—¿A ti no te huele como a marihuana…? Me pregunta obsesionada desde que sabe que su vecino del tercero, un señor maduro chií de 60 años, se esconde en la terraza a espaldas de su mujer para fumarse unos petardos que deben de dejarlo tan relajado como para afrontar una negociación entre palestinos y judíos.
—No sé… Digo yo, pensando que es más propio de españoles liarse unas trompetas de escándalo en las recepciones oficiales antes que de los trajeados gabachos de la Unión Europea.
La embajada de España ahora sí que impone respeto con esos dos arcos que han colocado a la entrada del palacio para asegurarse de que todos los que han entrado sin invitación no lleven armas. La legación iraní se marcha rauda a sus coches con los cristales tintados, sobria, de gris, sin corbata, sin brindar la más mínima oportunidad de disfrutar de un tete a tete irrepetible con ellos. Un teenager grafittero pinta con un spray un toro sobre un fondo rojo y amarillo. El chaval sabe cómo ganarse al público y dice hola todo enrollado mientras su manager explica que lo han traído en exclusiva, como a Paquirrín a un bolo en Fuengirola, para esa noche especial del 12 de octubre. El brillo de los flashes de los móviles me ciega, si el acto hubiese empezado una hora antes no habría cabida para tanto imbécil.

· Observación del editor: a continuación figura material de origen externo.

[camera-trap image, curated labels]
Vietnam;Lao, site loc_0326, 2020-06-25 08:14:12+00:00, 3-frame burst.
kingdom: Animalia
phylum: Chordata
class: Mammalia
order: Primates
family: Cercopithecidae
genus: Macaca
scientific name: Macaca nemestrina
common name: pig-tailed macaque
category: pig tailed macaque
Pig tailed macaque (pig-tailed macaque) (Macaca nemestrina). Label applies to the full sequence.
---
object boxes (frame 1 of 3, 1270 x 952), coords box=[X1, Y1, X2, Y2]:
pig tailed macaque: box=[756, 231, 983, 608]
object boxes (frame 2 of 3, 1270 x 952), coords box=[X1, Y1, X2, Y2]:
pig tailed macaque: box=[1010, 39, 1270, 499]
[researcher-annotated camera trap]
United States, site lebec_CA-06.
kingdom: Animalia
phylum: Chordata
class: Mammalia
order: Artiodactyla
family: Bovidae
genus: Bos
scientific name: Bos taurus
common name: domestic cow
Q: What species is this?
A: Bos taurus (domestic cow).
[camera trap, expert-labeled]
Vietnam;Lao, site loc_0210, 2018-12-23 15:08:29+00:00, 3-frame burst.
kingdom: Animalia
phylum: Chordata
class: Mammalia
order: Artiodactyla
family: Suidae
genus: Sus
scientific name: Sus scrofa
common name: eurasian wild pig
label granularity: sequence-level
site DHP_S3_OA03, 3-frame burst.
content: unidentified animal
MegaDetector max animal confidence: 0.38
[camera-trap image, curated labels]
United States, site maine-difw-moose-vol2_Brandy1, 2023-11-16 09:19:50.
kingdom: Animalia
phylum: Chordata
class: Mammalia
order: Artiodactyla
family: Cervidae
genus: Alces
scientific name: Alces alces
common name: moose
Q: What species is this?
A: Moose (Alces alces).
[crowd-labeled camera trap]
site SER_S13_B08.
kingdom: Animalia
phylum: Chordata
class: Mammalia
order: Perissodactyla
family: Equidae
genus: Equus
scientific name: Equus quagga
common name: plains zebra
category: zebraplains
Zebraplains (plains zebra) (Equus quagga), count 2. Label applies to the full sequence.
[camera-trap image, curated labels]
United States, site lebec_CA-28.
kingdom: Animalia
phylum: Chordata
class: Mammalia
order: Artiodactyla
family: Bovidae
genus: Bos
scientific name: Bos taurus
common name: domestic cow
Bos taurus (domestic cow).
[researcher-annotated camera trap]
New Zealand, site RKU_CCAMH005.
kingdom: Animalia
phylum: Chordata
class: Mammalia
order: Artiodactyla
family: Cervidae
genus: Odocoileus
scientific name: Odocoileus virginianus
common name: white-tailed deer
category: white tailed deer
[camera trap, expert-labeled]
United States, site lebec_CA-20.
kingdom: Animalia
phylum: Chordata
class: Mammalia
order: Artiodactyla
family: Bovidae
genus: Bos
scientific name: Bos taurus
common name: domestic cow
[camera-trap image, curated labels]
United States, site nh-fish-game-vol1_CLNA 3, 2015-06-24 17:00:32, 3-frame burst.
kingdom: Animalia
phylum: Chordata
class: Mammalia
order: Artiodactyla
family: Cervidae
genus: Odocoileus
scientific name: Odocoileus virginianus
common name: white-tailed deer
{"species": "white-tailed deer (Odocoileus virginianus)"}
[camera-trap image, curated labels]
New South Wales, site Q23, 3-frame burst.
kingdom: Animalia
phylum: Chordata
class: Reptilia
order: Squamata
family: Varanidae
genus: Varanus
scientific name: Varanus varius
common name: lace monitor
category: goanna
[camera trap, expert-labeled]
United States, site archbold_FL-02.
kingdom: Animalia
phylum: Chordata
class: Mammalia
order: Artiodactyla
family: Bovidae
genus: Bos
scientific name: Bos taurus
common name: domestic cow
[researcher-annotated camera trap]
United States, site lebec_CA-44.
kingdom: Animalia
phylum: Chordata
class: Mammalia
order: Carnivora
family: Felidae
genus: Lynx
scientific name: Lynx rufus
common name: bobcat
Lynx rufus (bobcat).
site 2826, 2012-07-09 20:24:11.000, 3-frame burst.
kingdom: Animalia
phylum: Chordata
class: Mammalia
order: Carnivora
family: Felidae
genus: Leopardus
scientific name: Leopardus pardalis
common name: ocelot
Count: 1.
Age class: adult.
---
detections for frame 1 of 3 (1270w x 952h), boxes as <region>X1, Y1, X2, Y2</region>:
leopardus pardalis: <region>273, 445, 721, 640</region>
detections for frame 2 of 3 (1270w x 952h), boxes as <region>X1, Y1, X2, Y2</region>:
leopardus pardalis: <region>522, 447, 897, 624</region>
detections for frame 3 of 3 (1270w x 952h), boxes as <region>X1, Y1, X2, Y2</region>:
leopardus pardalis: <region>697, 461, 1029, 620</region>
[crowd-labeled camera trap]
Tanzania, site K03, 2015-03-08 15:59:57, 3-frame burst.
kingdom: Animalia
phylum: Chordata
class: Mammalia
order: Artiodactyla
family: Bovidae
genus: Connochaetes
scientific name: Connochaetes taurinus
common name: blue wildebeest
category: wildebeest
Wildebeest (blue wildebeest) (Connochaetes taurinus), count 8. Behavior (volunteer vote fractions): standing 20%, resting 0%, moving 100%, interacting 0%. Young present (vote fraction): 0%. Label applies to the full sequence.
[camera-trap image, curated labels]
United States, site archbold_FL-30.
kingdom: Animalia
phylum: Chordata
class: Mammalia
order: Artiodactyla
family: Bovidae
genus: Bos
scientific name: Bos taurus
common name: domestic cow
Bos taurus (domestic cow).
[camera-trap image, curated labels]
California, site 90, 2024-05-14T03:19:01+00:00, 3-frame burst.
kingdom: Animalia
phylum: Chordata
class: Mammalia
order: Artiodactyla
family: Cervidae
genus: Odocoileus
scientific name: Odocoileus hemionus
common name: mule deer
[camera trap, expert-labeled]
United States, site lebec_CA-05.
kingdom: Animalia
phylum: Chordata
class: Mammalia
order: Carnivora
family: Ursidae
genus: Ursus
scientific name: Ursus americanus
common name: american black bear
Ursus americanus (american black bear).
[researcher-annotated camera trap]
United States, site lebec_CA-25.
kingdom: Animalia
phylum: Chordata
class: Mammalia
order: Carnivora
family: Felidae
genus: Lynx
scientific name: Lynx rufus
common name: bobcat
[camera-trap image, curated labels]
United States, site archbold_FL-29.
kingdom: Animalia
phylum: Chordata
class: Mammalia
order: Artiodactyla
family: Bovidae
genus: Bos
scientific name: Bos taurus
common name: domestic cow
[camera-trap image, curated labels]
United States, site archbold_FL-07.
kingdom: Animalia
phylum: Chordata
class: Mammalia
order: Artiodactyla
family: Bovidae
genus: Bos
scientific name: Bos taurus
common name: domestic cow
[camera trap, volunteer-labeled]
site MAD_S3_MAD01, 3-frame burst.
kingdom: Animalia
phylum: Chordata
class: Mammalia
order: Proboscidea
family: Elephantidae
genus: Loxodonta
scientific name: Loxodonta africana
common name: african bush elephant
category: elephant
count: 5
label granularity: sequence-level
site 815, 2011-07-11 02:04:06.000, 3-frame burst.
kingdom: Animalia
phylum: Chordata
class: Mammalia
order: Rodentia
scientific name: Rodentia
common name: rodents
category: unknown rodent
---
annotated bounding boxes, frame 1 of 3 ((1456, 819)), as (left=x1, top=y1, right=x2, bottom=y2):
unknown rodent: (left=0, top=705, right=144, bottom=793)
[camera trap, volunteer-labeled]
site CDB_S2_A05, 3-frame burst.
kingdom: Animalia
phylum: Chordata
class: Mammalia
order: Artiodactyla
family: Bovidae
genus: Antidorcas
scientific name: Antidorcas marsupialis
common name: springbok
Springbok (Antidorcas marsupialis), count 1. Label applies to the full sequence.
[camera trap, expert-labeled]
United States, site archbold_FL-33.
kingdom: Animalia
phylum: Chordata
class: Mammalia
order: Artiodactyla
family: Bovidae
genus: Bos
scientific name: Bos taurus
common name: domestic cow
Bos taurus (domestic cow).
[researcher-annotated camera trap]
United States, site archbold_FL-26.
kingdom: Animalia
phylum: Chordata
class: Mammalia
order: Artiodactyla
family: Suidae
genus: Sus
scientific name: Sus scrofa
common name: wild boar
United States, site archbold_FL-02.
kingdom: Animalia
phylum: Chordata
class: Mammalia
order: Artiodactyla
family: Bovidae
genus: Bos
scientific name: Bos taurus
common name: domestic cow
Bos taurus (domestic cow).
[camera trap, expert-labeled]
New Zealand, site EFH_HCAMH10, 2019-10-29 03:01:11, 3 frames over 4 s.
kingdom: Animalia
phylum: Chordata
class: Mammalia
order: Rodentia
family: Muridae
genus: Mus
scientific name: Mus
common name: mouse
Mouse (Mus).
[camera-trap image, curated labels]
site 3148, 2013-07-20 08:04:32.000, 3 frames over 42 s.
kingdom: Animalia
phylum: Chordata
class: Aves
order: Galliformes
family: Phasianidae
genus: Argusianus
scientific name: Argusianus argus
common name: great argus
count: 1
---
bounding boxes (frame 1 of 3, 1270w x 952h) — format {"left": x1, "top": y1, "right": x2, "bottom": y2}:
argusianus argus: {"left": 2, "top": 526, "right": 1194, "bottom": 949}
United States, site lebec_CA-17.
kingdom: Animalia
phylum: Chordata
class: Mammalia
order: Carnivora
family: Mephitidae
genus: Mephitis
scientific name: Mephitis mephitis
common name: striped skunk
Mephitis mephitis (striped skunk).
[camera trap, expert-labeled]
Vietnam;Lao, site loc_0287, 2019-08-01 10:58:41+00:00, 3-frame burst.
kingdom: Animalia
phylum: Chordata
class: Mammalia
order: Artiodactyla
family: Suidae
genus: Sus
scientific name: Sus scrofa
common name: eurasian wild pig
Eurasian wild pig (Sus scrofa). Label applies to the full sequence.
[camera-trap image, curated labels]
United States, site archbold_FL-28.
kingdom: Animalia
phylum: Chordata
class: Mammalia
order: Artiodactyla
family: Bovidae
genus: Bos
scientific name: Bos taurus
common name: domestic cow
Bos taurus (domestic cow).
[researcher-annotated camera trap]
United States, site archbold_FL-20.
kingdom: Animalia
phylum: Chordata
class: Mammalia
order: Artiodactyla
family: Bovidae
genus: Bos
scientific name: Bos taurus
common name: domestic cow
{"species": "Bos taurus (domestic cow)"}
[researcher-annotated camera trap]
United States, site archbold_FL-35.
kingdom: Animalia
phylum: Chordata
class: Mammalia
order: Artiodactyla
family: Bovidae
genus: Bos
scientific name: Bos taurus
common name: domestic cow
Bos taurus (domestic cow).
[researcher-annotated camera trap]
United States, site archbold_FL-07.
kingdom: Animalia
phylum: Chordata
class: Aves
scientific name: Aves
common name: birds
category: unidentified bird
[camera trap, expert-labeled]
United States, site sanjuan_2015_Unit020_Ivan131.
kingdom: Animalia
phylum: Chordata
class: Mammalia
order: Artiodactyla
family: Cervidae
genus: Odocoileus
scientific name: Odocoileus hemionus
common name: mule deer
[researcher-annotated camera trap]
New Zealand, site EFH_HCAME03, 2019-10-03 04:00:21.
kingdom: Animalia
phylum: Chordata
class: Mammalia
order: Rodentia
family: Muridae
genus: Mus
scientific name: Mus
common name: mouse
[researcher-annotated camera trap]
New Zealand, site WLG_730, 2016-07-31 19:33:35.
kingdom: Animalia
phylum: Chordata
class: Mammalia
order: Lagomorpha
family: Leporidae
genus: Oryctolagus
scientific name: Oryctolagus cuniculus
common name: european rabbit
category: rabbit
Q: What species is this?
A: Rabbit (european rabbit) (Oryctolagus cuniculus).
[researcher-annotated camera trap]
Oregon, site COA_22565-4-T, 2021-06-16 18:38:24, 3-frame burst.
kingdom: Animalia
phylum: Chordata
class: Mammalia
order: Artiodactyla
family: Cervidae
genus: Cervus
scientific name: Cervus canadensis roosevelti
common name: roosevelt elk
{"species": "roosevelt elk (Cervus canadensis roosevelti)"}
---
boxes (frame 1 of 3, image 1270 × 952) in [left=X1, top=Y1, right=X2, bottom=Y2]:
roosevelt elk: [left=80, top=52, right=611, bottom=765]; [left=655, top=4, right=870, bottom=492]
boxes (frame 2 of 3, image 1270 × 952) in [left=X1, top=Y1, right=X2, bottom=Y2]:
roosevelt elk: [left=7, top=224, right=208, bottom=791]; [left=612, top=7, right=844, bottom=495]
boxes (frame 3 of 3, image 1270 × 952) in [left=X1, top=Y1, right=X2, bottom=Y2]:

Nuestro militar al mando, enfundado en el traje que el zarevich Alexei se puso el día de su primera comunión rusa, deleita a las alumnas del Cervantes que quieren practicar el español en todos sus registros por el precio de una matrícula. Los recién llegados de la base de Marjayoun, hartos de cabras libanesas e israelíes con cara de mala hostia, ven el cielo abierto cuando una guerrera fenicia de inmensas y expuestas ubres les pide una foto. Ellos, tiesos, firmes, dispuestos a sacar el sable y lo que haga falta si su honor es puesto en entredicho, hacen gala de su caballerosa pitopausia interesándose por el credo religioso de la chica para no ofenderla al besarla. Pero no es tan complicado de saber… —Sólo mírale las tetas tío…-
La mayoría de los detritus hispánicus que hemos hecho acto de presencia parecemos únicamente interesados en lo bien que se siente uno apoyando las copas junto al bar. Líbano es un hogar temporal para los náufragos que aún podemos permitirnos no recalar con la quilla destrozada y haciendo aguas en España. Alcoverro, el viejo Alcoverro que también se pasea por allí, me recuerda cada vez más a este ajado Beirut que se ha ido cerrando sobre sí mismo, replegando de las miradas superficiales los tesoros de lucidez una vez entregados y ahora ocultos bajo el polvo. Para no estropearle el banquete a los fantoches.
La cogorza etílica es de tal dimensión que los propios demonios se escapan hablando en alta voz. Por alguna razón, hay unas líneas de Rimbaud que vuelvo a releer desde hace días:
«Si deseo un agua de Europa, es la del charco negro y frío donde, en el crepúsculo embalsamado, un niño triste, en cuclillas, suelta un barquito frágil como una mariposa de mayo”.
Quiero decírselas a él, que me escucha, que puede entenderme, como si con ellas alejara el temor a no haber nacido apta para la vida, incapacitada para vivir, como un pez sin aletas, como ese débil barco de papel que se creía destinado a navegar por grandes y espumosos océanos y terminará hundido en el anónimo charco negro de una insulsa ciudad europea. Ya no puedo librar batalla con esta armadura de palabras afiladas que solo me han desgarrado a mí misma, jamás me enfrentaría a la vida de no ser escudada tras las miles de mentiras y antídotos que necesito para reponerme cada día. Reponerme, sobrevivir, evadirme, huir, desilusionarme, dejarme llevar, enmascararme, entretenerme… los sinónimos, los sustitutos del engaño perpetrado por la gramática para disimular otro fantástico día más, aún no vivido.
Yo, como Nietzsche, quería antaño medir mi valentía por la cantidad de verdad que precisaba para sobrevivir pero hoy, en mi propia charca turbia de Oriente Medio, en mi aplastante inferioridad, en estos mares tan extraños en los que he encontrado algunas noches refugio, puedo incluso perdonar a esa niña triste y en cuclillas, convencerla de que su misión no era luchar. Solo atreverse, atreverse una y mil veces, a dibujar su propio mundo, empezar a jugar.